▸ Written request: Pick out every line below that contains the word "column", and copy each one in full.

▸ Records for the task:
══════════════════════════════
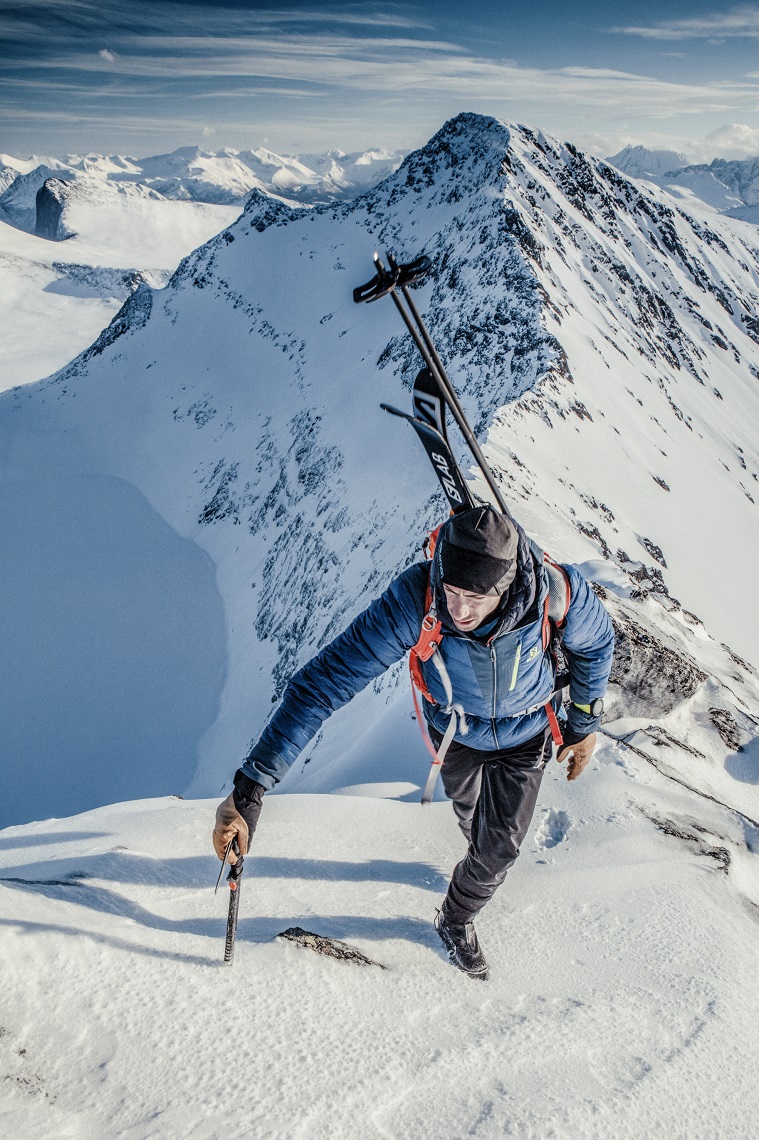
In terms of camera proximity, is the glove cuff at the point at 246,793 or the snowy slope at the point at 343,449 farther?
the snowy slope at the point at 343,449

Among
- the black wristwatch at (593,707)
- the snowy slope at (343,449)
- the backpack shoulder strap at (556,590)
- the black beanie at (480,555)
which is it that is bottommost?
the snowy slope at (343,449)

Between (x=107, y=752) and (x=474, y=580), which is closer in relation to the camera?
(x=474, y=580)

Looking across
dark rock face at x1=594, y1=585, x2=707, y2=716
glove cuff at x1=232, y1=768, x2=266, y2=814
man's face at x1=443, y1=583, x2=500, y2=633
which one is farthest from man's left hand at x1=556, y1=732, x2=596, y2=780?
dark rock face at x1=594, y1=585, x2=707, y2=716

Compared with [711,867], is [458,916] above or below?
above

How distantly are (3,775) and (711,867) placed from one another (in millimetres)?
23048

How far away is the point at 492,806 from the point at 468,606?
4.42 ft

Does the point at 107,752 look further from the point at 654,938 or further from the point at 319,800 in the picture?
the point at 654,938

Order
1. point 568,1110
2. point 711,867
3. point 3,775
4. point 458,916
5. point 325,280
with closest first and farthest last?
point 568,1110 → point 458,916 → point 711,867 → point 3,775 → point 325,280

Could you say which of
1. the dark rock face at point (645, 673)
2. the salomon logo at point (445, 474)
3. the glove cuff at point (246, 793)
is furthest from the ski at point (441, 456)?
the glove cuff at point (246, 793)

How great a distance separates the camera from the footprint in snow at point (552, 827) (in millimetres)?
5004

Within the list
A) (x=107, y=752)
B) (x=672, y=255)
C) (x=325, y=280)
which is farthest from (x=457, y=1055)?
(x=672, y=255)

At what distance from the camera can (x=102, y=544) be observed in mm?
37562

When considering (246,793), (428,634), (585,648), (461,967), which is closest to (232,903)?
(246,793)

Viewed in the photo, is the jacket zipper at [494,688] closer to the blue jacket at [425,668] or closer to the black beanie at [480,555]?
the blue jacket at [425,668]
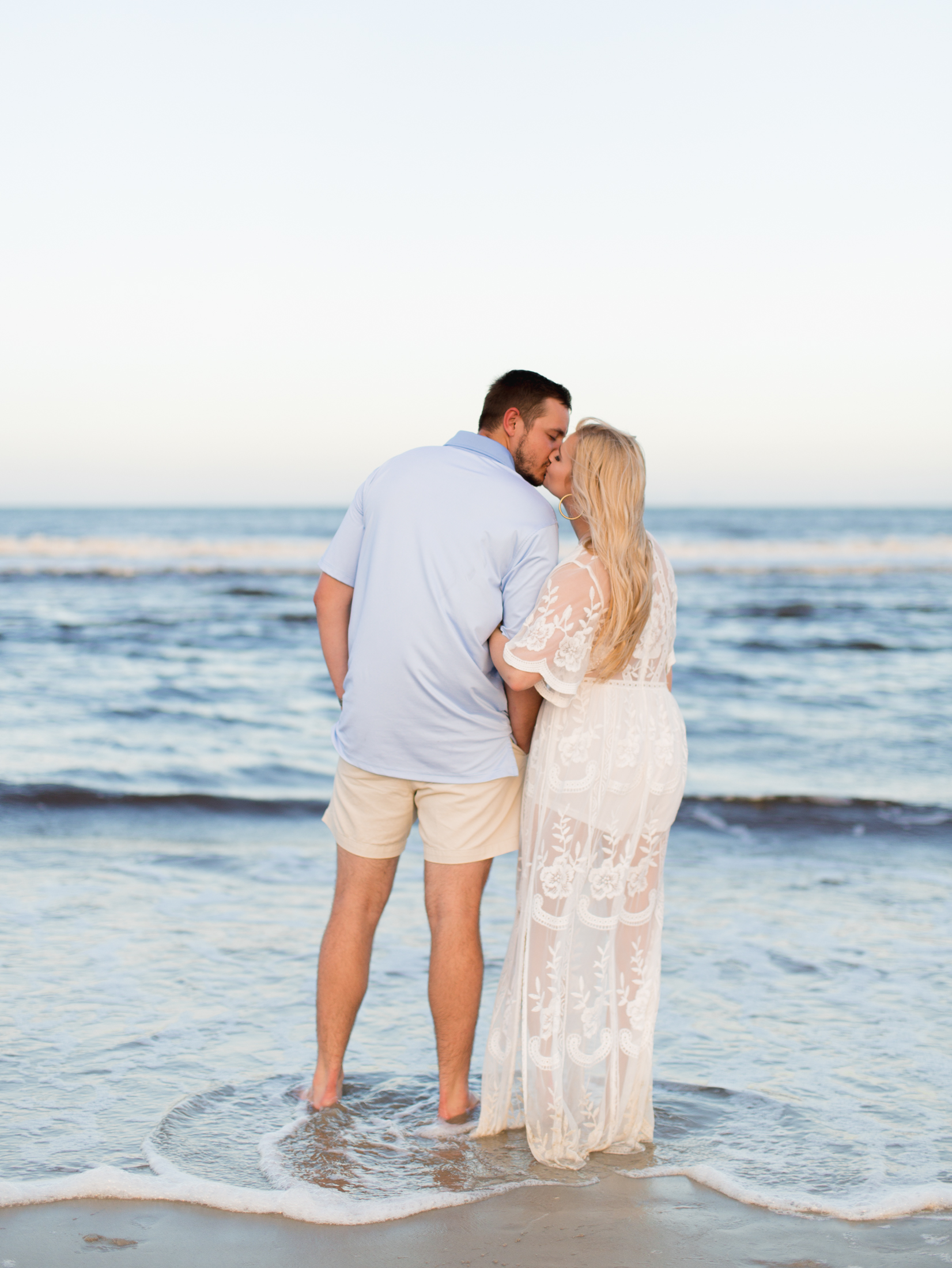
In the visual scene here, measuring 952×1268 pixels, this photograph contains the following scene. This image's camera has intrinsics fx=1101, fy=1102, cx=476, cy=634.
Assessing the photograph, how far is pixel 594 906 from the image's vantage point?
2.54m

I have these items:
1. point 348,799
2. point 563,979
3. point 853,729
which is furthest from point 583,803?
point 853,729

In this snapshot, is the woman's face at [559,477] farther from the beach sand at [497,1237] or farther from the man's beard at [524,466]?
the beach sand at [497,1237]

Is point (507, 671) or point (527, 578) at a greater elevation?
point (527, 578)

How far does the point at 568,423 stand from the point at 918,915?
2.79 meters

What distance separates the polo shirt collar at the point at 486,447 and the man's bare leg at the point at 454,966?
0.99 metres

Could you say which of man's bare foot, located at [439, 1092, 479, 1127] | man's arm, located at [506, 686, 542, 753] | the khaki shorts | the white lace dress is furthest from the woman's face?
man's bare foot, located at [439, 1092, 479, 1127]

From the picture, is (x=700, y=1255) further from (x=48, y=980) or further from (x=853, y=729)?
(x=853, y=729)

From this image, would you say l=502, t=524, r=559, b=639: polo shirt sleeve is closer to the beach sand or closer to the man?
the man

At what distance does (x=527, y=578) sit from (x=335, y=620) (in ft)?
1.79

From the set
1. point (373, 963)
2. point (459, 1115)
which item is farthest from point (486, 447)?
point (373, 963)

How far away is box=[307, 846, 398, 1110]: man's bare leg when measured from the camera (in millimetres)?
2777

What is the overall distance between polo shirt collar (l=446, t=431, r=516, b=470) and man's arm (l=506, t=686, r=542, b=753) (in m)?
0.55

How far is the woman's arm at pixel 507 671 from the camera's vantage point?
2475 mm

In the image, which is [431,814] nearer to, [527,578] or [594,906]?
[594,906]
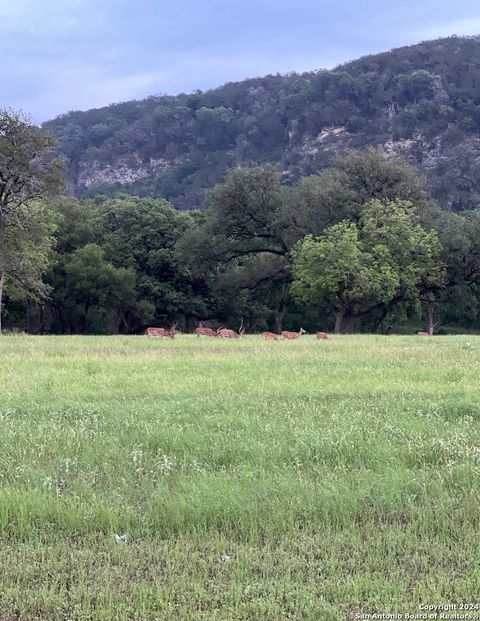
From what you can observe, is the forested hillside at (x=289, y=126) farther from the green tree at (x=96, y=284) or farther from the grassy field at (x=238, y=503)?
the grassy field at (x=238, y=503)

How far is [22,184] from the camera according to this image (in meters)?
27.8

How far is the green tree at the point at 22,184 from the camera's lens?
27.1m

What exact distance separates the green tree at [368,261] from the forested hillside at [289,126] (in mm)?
══════════════════════════════
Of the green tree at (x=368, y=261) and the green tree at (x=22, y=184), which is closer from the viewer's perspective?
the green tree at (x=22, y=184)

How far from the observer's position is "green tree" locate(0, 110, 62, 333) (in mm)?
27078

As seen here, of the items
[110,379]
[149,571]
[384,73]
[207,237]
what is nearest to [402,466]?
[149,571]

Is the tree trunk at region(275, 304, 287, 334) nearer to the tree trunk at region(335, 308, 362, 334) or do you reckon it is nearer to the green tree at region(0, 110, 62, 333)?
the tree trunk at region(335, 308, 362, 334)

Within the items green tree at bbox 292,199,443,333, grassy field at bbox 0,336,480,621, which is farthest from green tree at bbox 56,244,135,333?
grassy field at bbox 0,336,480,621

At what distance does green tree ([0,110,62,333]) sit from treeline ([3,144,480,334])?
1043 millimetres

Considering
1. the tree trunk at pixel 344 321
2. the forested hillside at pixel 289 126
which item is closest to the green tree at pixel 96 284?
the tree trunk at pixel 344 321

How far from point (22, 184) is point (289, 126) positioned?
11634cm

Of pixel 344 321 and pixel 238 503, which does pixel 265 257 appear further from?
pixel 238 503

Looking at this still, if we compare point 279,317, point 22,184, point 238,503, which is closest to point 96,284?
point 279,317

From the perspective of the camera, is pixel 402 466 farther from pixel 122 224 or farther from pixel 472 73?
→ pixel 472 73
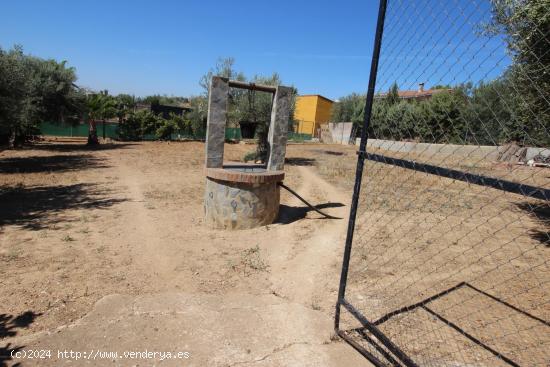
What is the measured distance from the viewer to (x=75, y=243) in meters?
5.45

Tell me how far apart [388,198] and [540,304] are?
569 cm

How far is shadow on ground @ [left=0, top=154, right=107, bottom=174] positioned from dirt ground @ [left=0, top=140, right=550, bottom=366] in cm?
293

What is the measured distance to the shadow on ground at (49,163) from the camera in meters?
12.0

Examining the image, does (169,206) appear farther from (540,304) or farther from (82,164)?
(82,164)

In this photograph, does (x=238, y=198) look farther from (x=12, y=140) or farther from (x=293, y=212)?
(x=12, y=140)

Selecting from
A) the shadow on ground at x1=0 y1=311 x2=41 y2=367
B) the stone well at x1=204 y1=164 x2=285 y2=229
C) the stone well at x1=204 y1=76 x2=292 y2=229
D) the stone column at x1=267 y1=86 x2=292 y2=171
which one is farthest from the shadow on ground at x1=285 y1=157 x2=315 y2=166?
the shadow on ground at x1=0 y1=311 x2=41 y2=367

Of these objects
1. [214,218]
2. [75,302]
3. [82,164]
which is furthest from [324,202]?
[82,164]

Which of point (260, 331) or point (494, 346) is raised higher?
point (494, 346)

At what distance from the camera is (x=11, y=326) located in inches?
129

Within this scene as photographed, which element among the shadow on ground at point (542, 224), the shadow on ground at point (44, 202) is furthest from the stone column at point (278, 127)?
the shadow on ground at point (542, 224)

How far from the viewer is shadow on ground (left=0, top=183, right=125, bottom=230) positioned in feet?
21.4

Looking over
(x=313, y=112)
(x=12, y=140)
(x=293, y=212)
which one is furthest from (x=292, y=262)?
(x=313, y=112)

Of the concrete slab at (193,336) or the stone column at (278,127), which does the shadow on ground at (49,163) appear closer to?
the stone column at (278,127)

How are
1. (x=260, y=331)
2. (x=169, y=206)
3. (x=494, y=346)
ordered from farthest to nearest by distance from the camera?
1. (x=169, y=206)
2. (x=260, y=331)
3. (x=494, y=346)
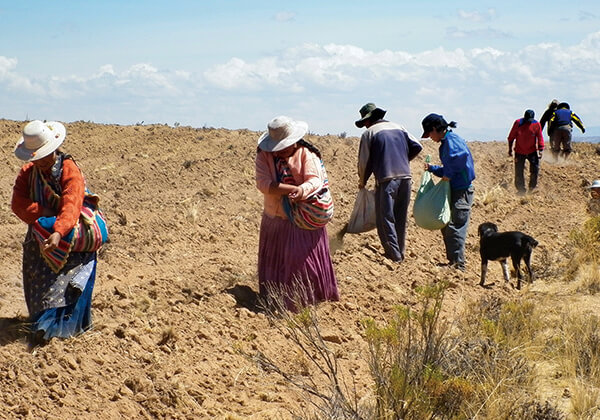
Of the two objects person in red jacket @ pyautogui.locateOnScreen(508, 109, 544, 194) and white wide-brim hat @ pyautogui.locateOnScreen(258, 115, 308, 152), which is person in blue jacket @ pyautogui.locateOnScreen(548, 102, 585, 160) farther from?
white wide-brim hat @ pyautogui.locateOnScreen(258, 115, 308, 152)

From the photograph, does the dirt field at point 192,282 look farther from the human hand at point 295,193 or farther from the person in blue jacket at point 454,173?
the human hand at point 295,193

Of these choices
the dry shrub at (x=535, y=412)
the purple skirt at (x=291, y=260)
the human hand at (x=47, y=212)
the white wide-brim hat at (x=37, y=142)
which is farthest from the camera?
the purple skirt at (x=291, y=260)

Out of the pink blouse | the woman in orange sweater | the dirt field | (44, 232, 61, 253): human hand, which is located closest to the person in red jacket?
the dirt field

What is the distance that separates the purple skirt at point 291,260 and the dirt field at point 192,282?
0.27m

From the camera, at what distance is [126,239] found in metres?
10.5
══════════════════════════════
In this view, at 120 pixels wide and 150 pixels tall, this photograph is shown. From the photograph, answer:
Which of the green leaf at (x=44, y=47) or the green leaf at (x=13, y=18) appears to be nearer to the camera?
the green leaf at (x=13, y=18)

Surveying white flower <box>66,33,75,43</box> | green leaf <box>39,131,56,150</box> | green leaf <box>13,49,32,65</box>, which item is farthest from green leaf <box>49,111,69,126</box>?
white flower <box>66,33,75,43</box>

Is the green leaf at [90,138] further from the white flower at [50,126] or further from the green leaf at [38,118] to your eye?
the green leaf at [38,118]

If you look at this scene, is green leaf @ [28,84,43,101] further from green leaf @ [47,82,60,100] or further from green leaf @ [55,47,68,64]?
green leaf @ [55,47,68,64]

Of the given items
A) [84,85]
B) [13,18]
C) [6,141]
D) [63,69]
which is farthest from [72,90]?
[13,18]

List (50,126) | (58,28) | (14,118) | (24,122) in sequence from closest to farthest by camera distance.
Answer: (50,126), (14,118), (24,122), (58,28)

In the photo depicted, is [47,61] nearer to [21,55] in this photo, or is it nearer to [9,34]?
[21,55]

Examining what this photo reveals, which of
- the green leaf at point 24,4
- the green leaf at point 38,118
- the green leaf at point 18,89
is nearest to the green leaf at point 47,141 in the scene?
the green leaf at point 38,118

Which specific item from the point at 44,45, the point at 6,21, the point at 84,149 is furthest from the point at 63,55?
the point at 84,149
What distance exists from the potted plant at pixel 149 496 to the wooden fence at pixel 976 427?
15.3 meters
══════════════════════════════
▸ Full answer:
D) the stone column at x1=267 y1=86 x2=292 y2=171
Within this scene as photographed, which element among the shadow on ground at point (542, 224), the shadow on ground at point (44, 202) is furthest from the stone column at point (278, 127)?
Of the concrete slab at (193,336) or the stone column at (278,127), which does the shadow on ground at (49,163) appear closer to?
the stone column at (278,127)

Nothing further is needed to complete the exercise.